Widerrufene Aufnahmezusagen für afghanische Schutzsuchende beschäftigen Bundesverfassungsgericht


Bundesverfassungsgericht beschäftigt sich mit Widerruf von Aufnahmezusagen für Afghanen

Die Bundesregierung sieht sich zunehmend mit Verfahren vor dem Bundesverfassungsgericht in Karlsruhe konfrontiert, die sich mit dem Widerruf von Aufnahmezusagen für Schutzsuchende aus Afghanistan befassen. Nach Angaben der „Neuen Osnabrücker Zeitung“ und einer Antwort des Bundesinnenministeriums auf eine Anfrage der Linksfraktion im Bundestag sind bis zum 10. April 2026 insgesamt zehn Verfahren beziehungsweise Eilanträge bekannt.

Entzug der Unterstützung für Afghanen in Pakistan

In den vergangenen Wochen wurde rund 300 Afghanen, die überwiegend in Pakistan leben und deren Aufnahmezusagen widerrufen wurden, die Unterstützung durch die Deutsche Gesellschaft für Internationale Zusammenarbeit (GIZ) entzogen. Die Betroffenen wurden aufgefordert, sichere Unterkünfte zu verlassen und entweder nach Afghanistan zurückzukehren oder in ein Drittland weiterzureisen.
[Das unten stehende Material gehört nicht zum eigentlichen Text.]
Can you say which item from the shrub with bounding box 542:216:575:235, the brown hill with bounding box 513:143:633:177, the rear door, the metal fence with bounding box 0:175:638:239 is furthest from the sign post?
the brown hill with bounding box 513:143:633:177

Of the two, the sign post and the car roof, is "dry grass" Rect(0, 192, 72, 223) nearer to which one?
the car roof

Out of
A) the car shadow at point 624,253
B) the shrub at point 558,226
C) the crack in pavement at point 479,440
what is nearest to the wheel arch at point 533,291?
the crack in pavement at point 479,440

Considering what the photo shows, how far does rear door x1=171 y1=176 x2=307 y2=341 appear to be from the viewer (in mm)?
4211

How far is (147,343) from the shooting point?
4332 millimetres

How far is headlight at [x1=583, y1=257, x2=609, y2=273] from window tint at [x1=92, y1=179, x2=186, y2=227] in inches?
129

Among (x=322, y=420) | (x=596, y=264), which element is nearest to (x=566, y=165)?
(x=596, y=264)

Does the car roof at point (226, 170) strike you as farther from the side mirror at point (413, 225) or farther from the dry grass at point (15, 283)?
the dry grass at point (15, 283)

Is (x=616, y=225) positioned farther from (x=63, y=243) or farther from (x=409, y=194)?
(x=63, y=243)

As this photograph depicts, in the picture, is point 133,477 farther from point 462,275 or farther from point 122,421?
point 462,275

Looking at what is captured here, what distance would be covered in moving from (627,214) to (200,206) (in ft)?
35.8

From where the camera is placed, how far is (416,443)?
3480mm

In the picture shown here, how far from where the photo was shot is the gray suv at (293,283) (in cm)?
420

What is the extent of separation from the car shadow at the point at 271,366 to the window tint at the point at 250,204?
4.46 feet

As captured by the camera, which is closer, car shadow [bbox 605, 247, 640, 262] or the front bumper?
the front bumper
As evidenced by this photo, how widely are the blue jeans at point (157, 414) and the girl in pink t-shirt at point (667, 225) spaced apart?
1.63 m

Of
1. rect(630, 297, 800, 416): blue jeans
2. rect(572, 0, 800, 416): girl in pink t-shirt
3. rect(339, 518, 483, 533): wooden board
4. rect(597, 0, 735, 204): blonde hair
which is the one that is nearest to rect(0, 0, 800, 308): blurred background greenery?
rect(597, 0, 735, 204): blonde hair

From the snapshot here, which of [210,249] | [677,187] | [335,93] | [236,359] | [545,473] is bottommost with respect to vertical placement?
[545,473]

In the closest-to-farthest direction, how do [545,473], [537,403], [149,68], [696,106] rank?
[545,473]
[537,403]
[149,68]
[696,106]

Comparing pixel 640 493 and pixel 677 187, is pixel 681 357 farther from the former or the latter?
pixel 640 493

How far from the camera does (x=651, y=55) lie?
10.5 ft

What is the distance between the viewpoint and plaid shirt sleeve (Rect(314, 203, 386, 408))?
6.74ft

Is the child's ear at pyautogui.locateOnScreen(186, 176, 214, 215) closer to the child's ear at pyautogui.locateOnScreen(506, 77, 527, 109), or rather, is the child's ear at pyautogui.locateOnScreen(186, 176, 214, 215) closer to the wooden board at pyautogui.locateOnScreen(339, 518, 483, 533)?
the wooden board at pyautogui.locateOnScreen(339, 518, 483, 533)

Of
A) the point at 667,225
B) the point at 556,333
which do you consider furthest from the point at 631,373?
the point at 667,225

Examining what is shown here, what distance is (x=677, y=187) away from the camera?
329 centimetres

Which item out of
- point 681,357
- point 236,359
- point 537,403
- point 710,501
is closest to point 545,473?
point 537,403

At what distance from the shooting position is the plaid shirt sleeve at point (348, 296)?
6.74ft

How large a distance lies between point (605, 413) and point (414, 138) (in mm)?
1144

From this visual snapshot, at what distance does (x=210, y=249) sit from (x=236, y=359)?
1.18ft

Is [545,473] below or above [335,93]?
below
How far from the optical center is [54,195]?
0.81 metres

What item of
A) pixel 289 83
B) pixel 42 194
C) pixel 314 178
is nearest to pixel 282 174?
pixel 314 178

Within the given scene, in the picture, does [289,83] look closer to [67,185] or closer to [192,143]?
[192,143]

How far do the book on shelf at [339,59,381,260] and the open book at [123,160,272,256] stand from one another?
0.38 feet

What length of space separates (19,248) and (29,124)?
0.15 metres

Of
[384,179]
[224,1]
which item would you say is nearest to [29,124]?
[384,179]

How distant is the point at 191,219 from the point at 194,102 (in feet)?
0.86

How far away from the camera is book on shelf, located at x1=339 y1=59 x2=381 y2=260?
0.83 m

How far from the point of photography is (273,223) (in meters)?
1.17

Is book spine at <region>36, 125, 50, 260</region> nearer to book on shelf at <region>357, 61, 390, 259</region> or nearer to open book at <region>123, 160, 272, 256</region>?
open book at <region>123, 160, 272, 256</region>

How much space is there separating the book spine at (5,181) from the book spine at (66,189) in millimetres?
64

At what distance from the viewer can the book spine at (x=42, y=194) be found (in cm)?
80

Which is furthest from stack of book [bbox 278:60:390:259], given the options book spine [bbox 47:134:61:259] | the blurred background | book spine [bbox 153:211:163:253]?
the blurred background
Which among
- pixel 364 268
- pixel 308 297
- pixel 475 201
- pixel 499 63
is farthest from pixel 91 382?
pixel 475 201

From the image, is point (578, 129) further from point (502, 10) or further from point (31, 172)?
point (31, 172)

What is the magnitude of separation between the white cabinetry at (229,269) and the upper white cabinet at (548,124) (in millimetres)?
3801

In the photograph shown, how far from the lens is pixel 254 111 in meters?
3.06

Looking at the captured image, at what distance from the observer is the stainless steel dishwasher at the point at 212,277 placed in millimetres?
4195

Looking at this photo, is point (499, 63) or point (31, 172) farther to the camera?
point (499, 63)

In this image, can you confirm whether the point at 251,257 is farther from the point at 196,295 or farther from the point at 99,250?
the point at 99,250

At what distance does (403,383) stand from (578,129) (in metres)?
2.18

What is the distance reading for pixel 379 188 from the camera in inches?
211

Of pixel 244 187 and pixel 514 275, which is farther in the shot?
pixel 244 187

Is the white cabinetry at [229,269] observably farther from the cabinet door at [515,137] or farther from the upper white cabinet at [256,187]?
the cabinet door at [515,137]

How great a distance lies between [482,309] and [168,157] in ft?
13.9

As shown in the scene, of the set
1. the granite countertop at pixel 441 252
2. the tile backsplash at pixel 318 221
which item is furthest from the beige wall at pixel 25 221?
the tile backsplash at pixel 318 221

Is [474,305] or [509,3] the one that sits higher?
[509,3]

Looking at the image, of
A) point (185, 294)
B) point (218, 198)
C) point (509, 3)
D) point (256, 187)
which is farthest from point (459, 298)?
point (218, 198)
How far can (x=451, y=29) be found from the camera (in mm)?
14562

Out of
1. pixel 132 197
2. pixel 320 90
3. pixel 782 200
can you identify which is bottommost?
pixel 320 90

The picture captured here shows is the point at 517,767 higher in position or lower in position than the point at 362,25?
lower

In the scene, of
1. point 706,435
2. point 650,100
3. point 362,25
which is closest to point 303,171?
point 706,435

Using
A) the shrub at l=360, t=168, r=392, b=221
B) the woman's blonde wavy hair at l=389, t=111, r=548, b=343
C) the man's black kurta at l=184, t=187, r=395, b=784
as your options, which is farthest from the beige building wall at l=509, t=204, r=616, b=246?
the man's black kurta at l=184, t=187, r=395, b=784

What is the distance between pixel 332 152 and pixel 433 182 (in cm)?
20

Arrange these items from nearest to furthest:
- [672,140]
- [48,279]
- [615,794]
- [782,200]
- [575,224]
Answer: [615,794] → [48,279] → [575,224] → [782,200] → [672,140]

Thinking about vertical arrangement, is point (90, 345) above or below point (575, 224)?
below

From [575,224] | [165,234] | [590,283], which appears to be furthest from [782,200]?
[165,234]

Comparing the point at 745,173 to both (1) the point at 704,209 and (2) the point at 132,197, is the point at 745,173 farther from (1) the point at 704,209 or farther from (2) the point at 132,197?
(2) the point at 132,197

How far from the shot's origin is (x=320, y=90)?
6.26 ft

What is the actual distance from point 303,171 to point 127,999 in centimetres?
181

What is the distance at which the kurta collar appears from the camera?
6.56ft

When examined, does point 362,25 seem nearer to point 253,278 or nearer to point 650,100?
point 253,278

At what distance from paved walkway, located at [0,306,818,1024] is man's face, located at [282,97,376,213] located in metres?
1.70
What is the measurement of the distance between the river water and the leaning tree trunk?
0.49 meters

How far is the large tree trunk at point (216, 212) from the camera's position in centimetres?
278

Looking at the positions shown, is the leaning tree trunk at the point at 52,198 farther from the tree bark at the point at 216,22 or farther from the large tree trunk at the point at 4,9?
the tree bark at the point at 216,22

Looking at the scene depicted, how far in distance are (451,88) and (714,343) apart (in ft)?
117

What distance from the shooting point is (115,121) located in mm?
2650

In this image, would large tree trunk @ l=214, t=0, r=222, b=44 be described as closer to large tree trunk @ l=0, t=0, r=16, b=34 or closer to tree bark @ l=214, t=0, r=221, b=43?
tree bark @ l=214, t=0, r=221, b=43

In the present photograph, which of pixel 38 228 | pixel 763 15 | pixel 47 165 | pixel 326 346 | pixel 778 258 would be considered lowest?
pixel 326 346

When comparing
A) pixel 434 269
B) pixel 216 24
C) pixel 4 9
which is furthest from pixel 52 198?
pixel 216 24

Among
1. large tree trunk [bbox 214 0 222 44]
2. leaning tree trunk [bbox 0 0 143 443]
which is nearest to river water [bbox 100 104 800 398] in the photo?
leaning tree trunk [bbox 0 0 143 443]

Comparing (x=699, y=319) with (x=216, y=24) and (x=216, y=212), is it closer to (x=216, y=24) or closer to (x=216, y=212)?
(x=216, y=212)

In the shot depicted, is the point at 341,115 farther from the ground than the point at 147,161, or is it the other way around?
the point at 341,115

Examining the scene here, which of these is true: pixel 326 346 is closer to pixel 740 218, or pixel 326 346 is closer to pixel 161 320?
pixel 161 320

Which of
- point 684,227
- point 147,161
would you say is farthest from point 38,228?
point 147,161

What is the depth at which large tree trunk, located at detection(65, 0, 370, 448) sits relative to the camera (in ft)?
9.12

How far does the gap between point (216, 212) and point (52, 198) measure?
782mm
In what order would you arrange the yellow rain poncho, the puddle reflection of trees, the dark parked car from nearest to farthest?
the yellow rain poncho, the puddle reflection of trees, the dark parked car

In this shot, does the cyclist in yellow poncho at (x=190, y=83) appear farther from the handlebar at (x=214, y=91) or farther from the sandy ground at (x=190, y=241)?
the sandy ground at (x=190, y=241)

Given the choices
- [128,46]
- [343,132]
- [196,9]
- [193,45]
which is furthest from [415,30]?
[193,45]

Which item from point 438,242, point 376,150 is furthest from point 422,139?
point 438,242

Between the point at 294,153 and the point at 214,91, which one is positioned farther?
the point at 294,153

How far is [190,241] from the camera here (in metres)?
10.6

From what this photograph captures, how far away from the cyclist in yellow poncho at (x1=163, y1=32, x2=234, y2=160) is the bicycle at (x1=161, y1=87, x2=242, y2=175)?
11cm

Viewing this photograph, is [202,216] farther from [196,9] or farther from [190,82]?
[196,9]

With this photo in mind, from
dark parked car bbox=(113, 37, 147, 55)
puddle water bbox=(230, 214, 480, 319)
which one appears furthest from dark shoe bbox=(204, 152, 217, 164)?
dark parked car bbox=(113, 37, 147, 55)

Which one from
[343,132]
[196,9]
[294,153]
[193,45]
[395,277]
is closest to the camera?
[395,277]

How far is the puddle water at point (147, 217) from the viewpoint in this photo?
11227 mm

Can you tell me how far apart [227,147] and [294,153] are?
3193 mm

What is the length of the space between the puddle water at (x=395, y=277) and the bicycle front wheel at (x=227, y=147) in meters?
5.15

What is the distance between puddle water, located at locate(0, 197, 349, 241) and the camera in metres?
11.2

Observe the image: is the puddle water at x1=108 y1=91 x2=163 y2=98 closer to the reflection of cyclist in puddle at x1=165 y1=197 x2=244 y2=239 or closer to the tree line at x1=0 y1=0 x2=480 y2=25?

Kritik der Linksfraktion an der Bundesregierung

Clara Bünger, fluchtpolitische Sprecherin der Linksfraktion im Bundestag, äußerte scharfe Kritik an dem Vorgehen der Bundesregierung. Sie forderte, zunächst eine grundsätzliche Entscheidung des Bundesverfassungsgerichts abzuwarten, bevor Betroffene in eine unsichere Lage gebracht werden. Bünger bezeichnete das Vorgehen als ein „moralisches Versagen erster Güte“ und bemängelte, dass nach jahrelanger Unterstützung gefährdete Personen plötzlich ohne Hilfe dastehen. Zudem verwies sie darauf, dass die Bundeswehreinsätze in Afghanistan auch mit dem Schutz der Frauenrechte begründet wurden, während die Bundesregierung nun besonders gefährdete Frauen den Taliban ausliefere.

Aktuelle Lage und rechtliche Verfahren

  • Bis zum 31. März 2026 haben sich etwa 100 Personen mit widerrufener Aufnahmezusage bereit erklärt, ein Rückkehrangebot der Bundesregierung nach Afghanistan anzunehmen.
  • 785 Personen mit widerrufener Aufnahmezusage werden weiterhin von der Bundesregierung unterstützt.
  • Insgesamt sind rund 500 Gerichtsverfahren in Deutschland anhängig, die sich mit diesem Personenkreis befassen.

Clara Bünger betonte, die Regierung dürfe bei der Einhaltung ihrer Zusagen nicht die Gerichte entscheiden lassen. Alle ursprünglichen Aufnahmezusagen müssten zügig und unkompliziert umgesetzt werden.

Politischer Hintergrund

Im Koalitionsvertrag von Union und SPD wurde vereinbart, freiwillige Aufnahmeprogramme so weit wie möglich einzustellen.